Pseudo Complexities and the First Amendment

Fourth Quarter 1999

by Carl H. Esbeck

This winter the U.S. Supreme Court will hear argument in Mitchell v. Helms, a case involving a federal program for loaning library books and educational equipment such as computers and overhead projectors to K-12 schools, including religious schools. The Supreme Court's past decisions on direct aid to religious schools have been beset with real but irrelevant distinctions based on the form of the aid; for example, wall maps are unconstitutional but textbooks are not. The Court is surely guilty of making this First Amendment issue harder than it really is. But there are commentators as well who have an interest in keeping the law of church and state either freighted with minutia or shrouded in mystery. Bringing clarity to the original settlement concerning church-state relations in America means returning to the basics and to the past.

The Constitution consists of rights and structure. People (including organized groups of people) have rights. Governments do not have rights. Governments, rather, have powers and immunities. The powers of the national government are enumerated and limited, an original understanding later made explicit in the Tenth Amendment. National powers are delegated to one of three branches, shared by specified branches, denied to all three, or shared with the several states. These delegations and denials of power constitute the organizational structure of the national government.

In late September of 1789, a resolution listing twelve articles of amendment was settled on by the House and Senate and sent to the states along with a preamble explaining that the "conventions of a number of states had...expressed a desire, in order to prevent misconstruction or abuse of powers, that further declaratory and restrictive clauses should be added [to the Constitution drafted in 1787]." The third of these articles contained the now familiar passage, "Congress shall make no law respecting an establishment of religion, or prohibiting the free exercise thereof." Only the third through the twelfth articles received the necessary approval by three-quarters of the states, thus the third was denominated the "First Amendment."

A useful principle that flows from the foregoing is that the Bill of Rights further limited government while vesting no new powers therein. The principle has ready application in sorting through some of the present-day pseudo complexities. For example, it is often said that the First Amendment guarantees a "freedom from religion." The claim has a surface plausibility, at least if one of the purposes of the First Amendment is envisioned as holding religion in check. But the amendment's task is to limit government, not to restrain believers, churches, or religion in general.

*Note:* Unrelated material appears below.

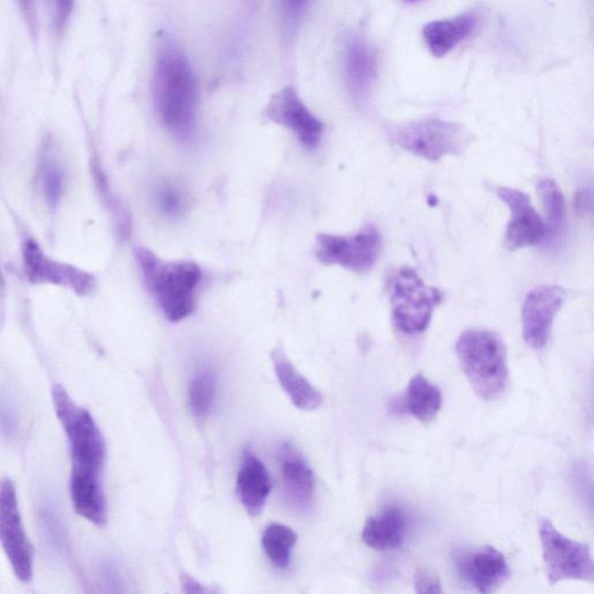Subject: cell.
Instances as JSON below:
<instances>
[{"label": "cell", "instance_id": "19", "mask_svg": "<svg viewBox=\"0 0 594 594\" xmlns=\"http://www.w3.org/2000/svg\"><path fill=\"white\" fill-rule=\"evenodd\" d=\"M344 70L346 83L357 98L368 95L378 74L377 55L365 41L351 39L345 48Z\"/></svg>", "mask_w": 594, "mask_h": 594}, {"label": "cell", "instance_id": "17", "mask_svg": "<svg viewBox=\"0 0 594 594\" xmlns=\"http://www.w3.org/2000/svg\"><path fill=\"white\" fill-rule=\"evenodd\" d=\"M406 534V514L397 507H389L367 519L363 540L379 551L394 550L404 544Z\"/></svg>", "mask_w": 594, "mask_h": 594}, {"label": "cell", "instance_id": "7", "mask_svg": "<svg viewBox=\"0 0 594 594\" xmlns=\"http://www.w3.org/2000/svg\"><path fill=\"white\" fill-rule=\"evenodd\" d=\"M544 562L551 585L566 580L594 582V563L587 545L571 540L549 520L540 525Z\"/></svg>", "mask_w": 594, "mask_h": 594}, {"label": "cell", "instance_id": "12", "mask_svg": "<svg viewBox=\"0 0 594 594\" xmlns=\"http://www.w3.org/2000/svg\"><path fill=\"white\" fill-rule=\"evenodd\" d=\"M456 569L464 582L483 594L496 592L511 578L506 556L491 546L461 551L456 556Z\"/></svg>", "mask_w": 594, "mask_h": 594}, {"label": "cell", "instance_id": "20", "mask_svg": "<svg viewBox=\"0 0 594 594\" xmlns=\"http://www.w3.org/2000/svg\"><path fill=\"white\" fill-rule=\"evenodd\" d=\"M275 375L293 404L300 411H316L323 396L290 363L283 348L272 352Z\"/></svg>", "mask_w": 594, "mask_h": 594}, {"label": "cell", "instance_id": "10", "mask_svg": "<svg viewBox=\"0 0 594 594\" xmlns=\"http://www.w3.org/2000/svg\"><path fill=\"white\" fill-rule=\"evenodd\" d=\"M23 256L25 273L33 284L62 286L81 296L90 295L96 288L95 276L76 266L56 262L33 239L26 241Z\"/></svg>", "mask_w": 594, "mask_h": 594}, {"label": "cell", "instance_id": "13", "mask_svg": "<svg viewBox=\"0 0 594 594\" xmlns=\"http://www.w3.org/2000/svg\"><path fill=\"white\" fill-rule=\"evenodd\" d=\"M497 194L511 212L506 237L508 249L515 251L544 243L547 235L546 223L534 210L531 198L510 188H499Z\"/></svg>", "mask_w": 594, "mask_h": 594}, {"label": "cell", "instance_id": "15", "mask_svg": "<svg viewBox=\"0 0 594 594\" xmlns=\"http://www.w3.org/2000/svg\"><path fill=\"white\" fill-rule=\"evenodd\" d=\"M71 499L74 510L92 524L104 526L107 522V503L100 473L73 467Z\"/></svg>", "mask_w": 594, "mask_h": 594}, {"label": "cell", "instance_id": "23", "mask_svg": "<svg viewBox=\"0 0 594 594\" xmlns=\"http://www.w3.org/2000/svg\"><path fill=\"white\" fill-rule=\"evenodd\" d=\"M537 191L540 194L547 218V235L544 243L555 246L565 231L566 225V199L559 185L553 179L544 178L537 183Z\"/></svg>", "mask_w": 594, "mask_h": 594}, {"label": "cell", "instance_id": "11", "mask_svg": "<svg viewBox=\"0 0 594 594\" xmlns=\"http://www.w3.org/2000/svg\"><path fill=\"white\" fill-rule=\"evenodd\" d=\"M265 116L272 122L292 130L307 148H314L321 142L324 123L311 114L293 86L275 93L265 108Z\"/></svg>", "mask_w": 594, "mask_h": 594}, {"label": "cell", "instance_id": "18", "mask_svg": "<svg viewBox=\"0 0 594 594\" xmlns=\"http://www.w3.org/2000/svg\"><path fill=\"white\" fill-rule=\"evenodd\" d=\"M281 466L285 490L293 503L300 508L309 507L316 490V478L308 462L292 444L286 443L281 453Z\"/></svg>", "mask_w": 594, "mask_h": 594}, {"label": "cell", "instance_id": "28", "mask_svg": "<svg viewBox=\"0 0 594 594\" xmlns=\"http://www.w3.org/2000/svg\"><path fill=\"white\" fill-rule=\"evenodd\" d=\"M159 209L170 216H179L183 211V200L174 186H164L158 193Z\"/></svg>", "mask_w": 594, "mask_h": 594}, {"label": "cell", "instance_id": "3", "mask_svg": "<svg viewBox=\"0 0 594 594\" xmlns=\"http://www.w3.org/2000/svg\"><path fill=\"white\" fill-rule=\"evenodd\" d=\"M456 353L463 373L479 399L491 401L506 392L508 351L496 332L464 331L456 343Z\"/></svg>", "mask_w": 594, "mask_h": 594}, {"label": "cell", "instance_id": "26", "mask_svg": "<svg viewBox=\"0 0 594 594\" xmlns=\"http://www.w3.org/2000/svg\"><path fill=\"white\" fill-rule=\"evenodd\" d=\"M43 182L46 199L51 207L58 206L64 191V174L61 166L55 162H46L43 171Z\"/></svg>", "mask_w": 594, "mask_h": 594}, {"label": "cell", "instance_id": "29", "mask_svg": "<svg viewBox=\"0 0 594 594\" xmlns=\"http://www.w3.org/2000/svg\"><path fill=\"white\" fill-rule=\"evenodd\" d=\"M415 589L418 593H442L438 574L429 569H419L415 573Z\"/></svg>", "mask_w": 594, "mask_h": 594}, {"label": "cell", "instance_id": "5", "mask_svg": "<svg viewBox=\"0 0 594 594\" xmlns=\"http://www.w3.org/2000/svg\"><path fill=\"white\" fill-rule=\"evenodd\" d=\"M393 139L404 151L431 162L462 154L473 140L463 126L435 118L404 123Z\"/></svg>", "mask_w": 594, "mask_h": 594}, {"label": "cell", "instance_id": "25", "mask_svg": "<svg viewBox=\"0 0 594 594\" xmlns=\"http://www.w3.org/2000/svg\"><path fill=\"white\" fill-rule=\"evenodd\" d=\"M216 394V378L210 370L200 371L189 390L190 406L197 418L209 416Z\"/></svg>", "mask_w": 594, "mask_h": 594}, {"label": "cell", "instance_id": "34", "mask_svg": "<svg viewBox=\"0 0 594 594\" xmlns=\"http://www.w3.org/2000/svg\"><path fill=\"white\" fill-rule=\"evenodd\" d=\"M403 2L406 3V4H415V3L420 2V0H403Z\"/></svg>", "mask_w": 594, "mask_h": 594}, {"label": "cell", "instance_id": "30", "mask_svg": "<svg viewBox=\"0 0 594 594\" xmlns=\"http://www.w3.org/2000/svg\"><path fill=\"white\" fill-rule=\"evenodd\" d=\"M19 11H21L27 28L32 36H36L39 31V14H37V0H15Z\"/></svg>", "mask_w": 594, "mask_h": 594}, {"label": "cell", "instance_id": "14", "mask_svg": "<svg viewBox=\"0 0 594 594\" xmlns=\"http://www.w3.org/2000/svg\"><path fill=\"white\" fill-rule=\"evenodd\" d=\"M566 300V292L559 286H540L533 289L523 307L525 342L535 349L546 346L555 316Z\"/></svg>", "mask_w": 594, "mask_h": 594}, {"label": "cell", "instance_id": "24", "mask_svg": "<svg viewBox=\"0 0 594 594\" xmlns=\"http://www.w3.org/2000/svg\"><path fill=\"white\" fill-rule=\"evenodd\" d=\"M297 543V534L282 524L270 525L262 538L263 548L271 562L278 569H286L292 559V551Z\"/></svg>", "mask_w": 594, "mask_h": 594}, {"label": "cell", "instance_id": "27", "mask_svg": "<svg viewBox=\"0 0 594 594\" xmlns=\"http://www.w3.org/2000/svg\"><path fill=\"white\" fill-rule=\"evenodd\" d=\"M281 3L284 25L292 32L300 26L311 0H281Z\"/></svg>", "mask_w": 594, "mask_h": 594}, {"label": "cell", "instance_id": "22", "mask_svg": "<svg viewBox=\"0 0 594 594\" xmlns=\"http://www.w3.org/2000/svg\"><path fill=\"white\" fill-rule=\"evenodd\" d=\"M405 411L423 423L432 421L442 406L440 389L423 375L415 376L408 382L403 397Z\"/></svg>", "mask_w": 594, "mask_h": 594}, {"label": "cell", "instance_id": "9", "mask_svg": "<svg viewBox=\"0 0 594 594\" xmlns=\"http://www.w3.org/2000/svg\"><path fill=\"white\" fill-rule=\"evenodd\" d=\"M0 545L16 579L29 582L33 578V547L19 510L15 487L9 478L0 482Z\"/></svg>", "mask_w": 594, "mask_h": 594}, {"label": "cell", "instance_id": "2", "mask_svg": "<svg viewBox=\"0 0 594 594\" xmlns=\"http://www.w3.org/2000/svg\"><path fill=\"white\" fill-rule=\"evenodd\" d=\"M135 257L145 285L155 296L165 318L171 322L189 318L195 309L200 268L186 260L163 262L154 252L144 248H138Z\"/></svg>", "mask_w": 594, "mask_h": 594}, {"label": "cell", "instance_id": "16", "mask_svg": "<svg viewBox=\"0 0 594 594\" xmlns=\"http://www.w3.org/2000/svg\"><path fill=\"white\" fill-rule=\"evenodd\" d=\"M237 491L248 513L258 516L263 512L272 491V479L265 464L247 452L237 477Z\"/></svg>", "mask_w": 594, "mask_h": 594}, {"label": "cell", "instance_id": "4", "mask_svg": "<svg viewBox=\"0 0 594 594\" xmlns=\"http://www.w3.org/2000/svg\"><path fill=\"white\" fill-rule=\"evenodd\" d=\"M52 401L69 439L73 467L100 473L106 460V443L95 419L74 403L61 385L52 388Z\"/></svg>", "mask_w": 594, "mask_h": 594}, {"label": "cell", "instance_id": "33", "mask_svg": "<svg viewBox=\"0 0 594 594\" xmlns=\"http://www.w3.org/2000/svg\"><path fill=\"white\" fill-rule=\"evenodd\" d=\"M591 194L587 192H581L579 193L578 199H575L574 206L579 212L584 213L586 211H591Z\"/></svg>", "mask_w": 594, "mask_h": 594}, {"label": "cell", "instance_id": "1", "mask_svg": "<svg viewBox=\"0 0 594 594\" xmlns=\"http://www.w3.org/2000/svg\"><path fill=\"white\" fill-rule=\"evenodd\" d=\"M154 98L164 126L181 139L194 132L199 88L192 66L174 44L165 45L154 73Z\"/></svg>", "mask_w": 594, "mask_h": 594}, {"label": "cell", "instance_id": "6", "mask_svg": "<svg viewBox=\"0 0 594 594\" xmlns=\"http://www.w3.org/2000/svg\"><path fill=\"white\" fill-rule=\"evenodd\" d=\"M390 300L395 326L405 334H418L429 328L442 293L426 285L413 269L404 268L394 277Z\"/></svg>", "mask_w": 594, "mask_h": 594}, {"label": "cell", "instance_id": "31", "mask_svg": "<svg viewBox=\"0 0 594 594\" xmlns=\"http://www.w3.org/2000/svg\"><path fill=\"white\" fill-rule=\"evenodd\" d=\"M0 427L8 437L14 436L17 429L16 416L12 407L3 401H0Z\"/></svg>", "mask_w": 594, "mask_h": 594}, {"label": "cell", "instance_id": "32", "mask_svg": "<svg viewBox=\"0 0 594 594\" xmlns=\"http://www.w3.org/2000/svg\"><path fill=\"white\" fill-rule=\"evenodd\" d=\"M74 2L76 0H52L55 11V22L59 27H63L72 14Z\"/></svg>", "mask_w": 594, "mask_h": 594}, {"label": "cell", "instance_id": "8", "mask_svg": "<svg viewBox=\"0 0 594 594\" xmlns=\"http://www.w3.org/2000/svg\"><path fill=\"white\" fill-rule=\"evenodd\" d=\"M381 247L379 230L367 226L352 236L320 235L316 257L324 265H338L365 274L378 262Z\"/></svg>", "mask_w": 594, "mask_h": 594}, {"label": "cell", "instance_id": "21", "mask_svg": "<svg viewBox=\"0 0 594 594\" xmlns=\"http://www.w3.org/2000/svg\"><path fill=\"white\" fill-rule=\"evenodd\" d=\"M476 25V17L472 13H463L451 19H441L426 24L423 37L427 48L435 58H443L460 43L472 34Z\"/></svg>", "mask_w": 594, "mask_h": 594}]
</instances>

Thus, the role of the First Amendment is not to protect the nonreligious from the religious. Nor is it to protect minority religions from majority religions. Nor is it to protect government from the churches. The amendment is a check on government and government alone. Accordingly, the amendment guarantees a "freedom from religion" only in the sense that it is a restraint on what government may do by way of appropriating religious symbols and authority and using them to serve the aims of the state.

A new and very promising construction of the "establishment clause" of the First Amendment is the neutrality principle, also characterized in the literature as a rule of "evenhanded-ness," "equal treatment," or "nondiscrimination." The principle is currently favored by religious-liberty advocates representing traditional Catholics, Evangelicals, and Orthodox Jews. In the main, it is also the principle be-hind the Supreme Court's most recent pronouncements on the establishment clause, Rosenberger v. Rector and Visitors of the University of Virginia (1995) and Agostini v. Felton (1997), as well as the Charitable Choice provision in the federal welfare reform act of 1996.

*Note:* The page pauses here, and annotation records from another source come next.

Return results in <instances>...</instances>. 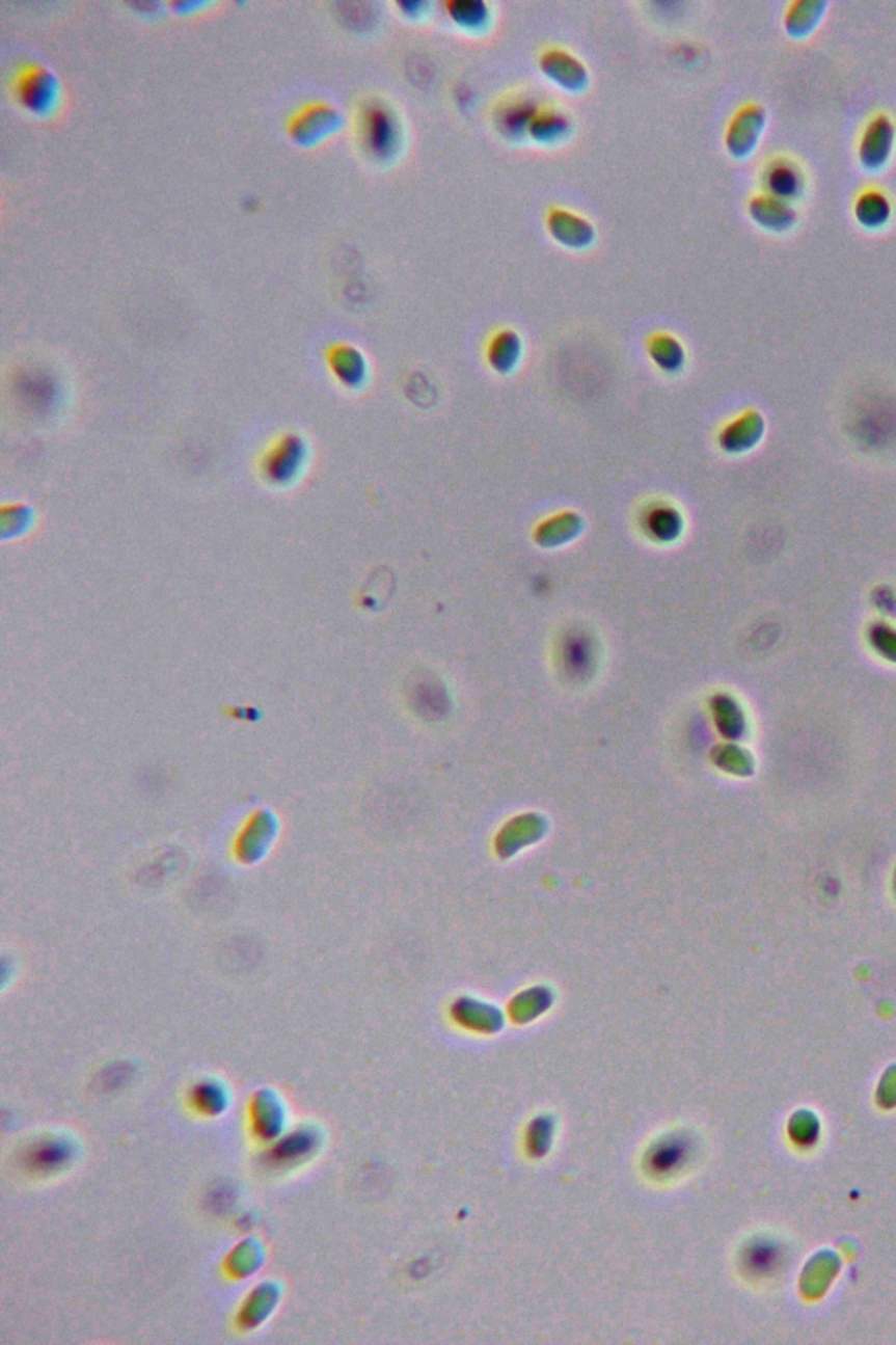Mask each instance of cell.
I'll list each match as a JSON object with an SVG mask.
<instances>
[{
  "instance_id": "cell-1",
  "label": "cell",
  "mask_w": 896,
  "mask_h": 1345,
  "mask_svg": "<svg viewBox=\"0 0 896 1345\" xmlns=\"http://www.w3.org/2000/svg\"><path fill=\"white\" fill-rule=\"evenodd\" d=\"M357 132L362 150L375 162H392L405 144L401 116L384 99H370L362 104Z\"/></svg>"
},
{
  "instance_id": "cell-2",
  "label": "cell",
  "mask_w": 896,
  "mask_h": 1345,
  "mask_svg": "<svg viewBox=\"0 0 896 1345\" xmlns=\"http://www.w3.org/2000/svg\"><path fill=\"white\" fill-rule=\"evenodd\" d=\"M538 68L550 83L564 91H583L591 84L589 65L576 53L564 46H545L538 55Z\"/></svg>"
},
{
  "instance_id": "cell-3",
  "label": "cell",
  "mask_w": 896,
  "mask_h": 1345,
  "mask_svg": "<svg viewBox=\"0 0 896 1345\" xmlns=\"http://www.w3.org/2000/svg\"><path fill=\"white\" fill-rule=\"evenodd\" d=\"M765 125H767V111L757 102H748L730 117L725 129V147L735 158L752 155L753 150L762 139Z\"/></svg>"
},
{
  "instance_id": "cell-4",
  "label": "cell",
  "mask_w": 896,
  "mask_h": 1345,
  "mask_svg": "<svg viewBox=\"0 0 896 1345\" xmlns=\"http://www.w3.org/2000/svg\"><path fill=\"white\" fill-rule=\"evenodd\" d=\"M17 99L27 111L48 114L58 101V79L50 69L28 65L18 73L15 84Z\"/></svg>"
},
{
  "instance_id": "cell-5",
  "label": "cell",
  "mask_w": 896,
  "mask_h": 1345,
  "mask_svg": "<svg viewBox=\"0 0 896 1345\" xmlns=\"http://www.w3.org/2000/svg\"><path fill=\"white\" fill-rule=\"evenodd\" d=\"M545 226L553 241L569 249H587L597 239L592 219L569 207L551 206L545 214Z\"/></svg>"
},
{
  "instance_id": "cell-6",
  "label": "cell",
  "mask_w": 896,
  "mask_h": 1345,
  "mask_svg": "<svg viewBox=\"0 0 896 1345\" xmlns=\"http://www.w3.org/2000/svg\"><path fill=\"white\" fill-rule=\"evenodd\" d=\"M895 142L896 127L890 114L877 112L870 117L858 142V158L863 167L869 170H879L885 167L893 155Z\"/></svg>"
},
{
  "instance_id": "cell-7",
  "label": "cell",
  "mask_w": 896,
  "mask_h": 1345,
  "mask_svg": "<svg viewBox=\"0 0 896 1345\" xmlns=\"http://www.w3.org/2000/svg\"><path fill=\"white\" fill-rule=\"evenodd\" d=\"M540 106L535 97L513 93L497 102L496 109L492 112V122L505 139H527L531 119Z\"/></svg>"
},
{
  "instance_id": "cell-8",
  "label": "cell",
  "mask_w": 896,
  "mask_h": 1345,
  "mask_svg": "<svg viewBox=\"0 0 896 1345\" xmlns=\"http://www.w3.org/2000/svg\"><path fill=\"white\" fill-rule=\"evenodd\" d=\"M762 185L765 193L793 201L804 193L806 176L793 160L778 157L763 167Z\"/></svg>"
},
{
  "instance_id": "cell-9",
  "label": "cell",
  "mask_w": 896,
  "mask_h": 1345,
  "mask_svg": "<svg viewBox=\"0 0 896 1345\" xmlns=\"http://www.w3.org/2000/svg\"><path fill=\"white\" fill-rule=\"evenodd\" d=\"M573 130V117L568 111L551 104H541L531 119L527 139L543 145L559 144L568 140Z\"/></svg>"
},
{
  "instance_id": "cell-10",
  "label": "cell",
  "mask_w": 896,
  "mask_h": 1345,
  "mask_svg": "<svg viewBox=\"0 0 896 1345\" xmlns=\"http://www.w3.org/2000/svg\"><path fill=\"white\" fill-rule=\"evenodd\" d=\"M523 357V339L512 326L494 331L485 344V359L497 374H510Z\"/></svg>"
},
{
  "instance_id": "cell-11",
  "label": "cell",
  "mask_w": 896,
  "mask_h": 1345,
  "mask_svg": "<svg viewBox=\"0 0 896 1345\" xmlns=\"http://www.w3.org/2000/svg\"><path fill=\"white\" fill-rule=\"evenodd\" d=\"M748 211L755 223L760 224L762 228L788 230L795 224L796 211L793 201L783 200L780 196L770 195V193H758L752 196L748 204Z\"/></svg>"
},
{
  "instance_id": "cell-12",
  "label": "cell",
  "mask_w": 896,
  "mask_h": 1345,
  "mask_svg": "<svg viewBox=\"0 0 896 1345\" xmlns=\"http://www.w3.org/2000/svg\"><path fill=\"white\" fill-rule=\"evenodd\" d=\"M338 111L324 104H313L296 112L290 130L300 142H316L331 130L338 129Z\"/></svg>"
},
{
  "instance_id": "cell-13",
  "label": "cell",
  "mask_w": 896,
  "mask_h": 1345,
  "mask_svg": "<svg viewBox=\"0 0 896 1345\" xmlns=\"http://www.w3.org/2000/svg\"><path fill=\"white\" fill-rule=\"evenodd\" d=\"M446 17L469 34H482L492 25L494 11L487 0H446Z\"/></svg>"
},
{
  "instance_id": "cell-14",
  "label": "cell",
  "mask_w": 896,
  "mask_h": 1345,
  "mask_svg": "<svg viewBox=\"0 0 896 1345\" xmlns=\"http://www.w3.org/2000/svg\"><path fill=\"white\" fill-rule=\"evenodd\" d=\"M646 352L653 365L663 374H678L686 364V349L678 337L669 331H655L646 339Z\"/></svg>"
},
{
  "instance_id": "cell-15",
  "label": "cell",
  "mask_w": 896,
  "mask_h": 1345,
  "mask_svg": "<svg viewBox=\"0 0 896 1345\" xmlns=\"http://www.w3.org/2000/svg\"><path fill=\"white\" fill-rule=\"evenodd\" d=\"M581 528L583 522L579 515L563 512L548 517L536 528V542L545 548H558L564 543L573 542L574 538L581 533Z\"/></svg>"
},
{
  "instance_id": "cell-16",
  "label": "cell",
  "mask_w": 896,
  "mask_h": 1345,
  "mask_svg": "<svg viewBox=\"0 0 896 1345\" xmlns=\"http://www.w3.org/2000/svg\"><path fill=\"white\" fill-rule=\"evenodd\" d=\"M645 531L655 542L671 543L681 536L683 517L671 505H657L648 508L643 517Z\"/></svg>"
},
{
  "instance_id": "cell-17",
  "label": "cell",
  "mask_w": 896,
  "mask_h": 1345,
  "mask_svg": "<svg viewBox=\"0 0 896 1345\" xmlns=\"http://www.w3.org/2000/svg\"><path fill=\"white\" fill-rule=\"evenodd\" d=\"M893 213L891 200L885 191L865 190L854 200V216L867 228H879L888 223Z\"/></svg>"
},
{
  "instance_id": "cell-18",
  "label": "cell",
  "mask_w": 896,
  "mask_h": 1345,
  "mask_svg": "<svg viewBox=\"0 0 896 1345\" xmlns=\"http://www.w3.org/2000/svg\"><path fill=\"white\" fill-rule=\"evenodd\" d=\"M826 6L829 4L824 0H795L785 15L786 30L796 37L811 34L818 27Z\"/></svg>"
},
{
  "instance_id": "cell-19",
  "label": "cell",
  "mask_w": 896,
  "mask_h": 1345,
  "mask_svg": "<svg viewBox=\"0 0 896 1345\" xmlns=\"http://www.w3.org/2000/svg\"><path fill=\"white\" fill-rule=\"evenodd\" d=\"M331 354H333L331 365H333L334 372L338 374L340 380H344V382L351 385H359L362 380H366V359H364L359 349L352 346H340L333 349Z\"/></svg>"
},
{
  "instance_id": "cell-20",
  "label": "cell",
  "mask_w": 896,
  "mask_h": 1345,
  "mask_svg": "<svg viewBox=\"0 0 896 1345\" xmlns=\"http://www.w3.org/2000/svg\"><path fill=\"white\" fill-rule=\"evenodd\" d=\"M781 1262H783V1247L775 1242L758 1244L757 1249H753L750 1257L753 1270L760 1273L775 1272L776 1268H780Z\"/></svg>"
},
{
  "instance_id": "cell-21",
  "label": "cell",
  "mask_w": 896,
  "mask_h": 1345,
  "mask_svg": "<svg viewBox=\"0 0 896 1345\" xmlns=\"http://www.w3.org/2000/svg\"><path fill=\"white\" fill-rule=\"evenodd\" d=\"M396 6L403 12V17L418 20V18L426 17V12L431 7V2H428V0H400V2H396Z\"/></svg>"
}]
</instances>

The neutrality principle construes the establishment clause as permitting government aid programs in the areas of education, social services, and health care where the benefits are available to all qualified organizations without regard to religion. By making religious organizations, along with all other service providers, eligible for benefits, the government expands the number and diversity of providers available to students, the infirm, the poor, and the needy. If the Supreme Court, in the pending case of Mitchell v. Helms, allows the loan of library books and computers evenhandedly to all schools, secular and religious alike, then it will be following the neutrality principle.

[Prof. Esbeck teaches law at the University of Missouri-Columbia. He is the author of "The Establishment Clause as a Structural Restraint on Governmental Power," Iowa Law Review (Oct. 1998).]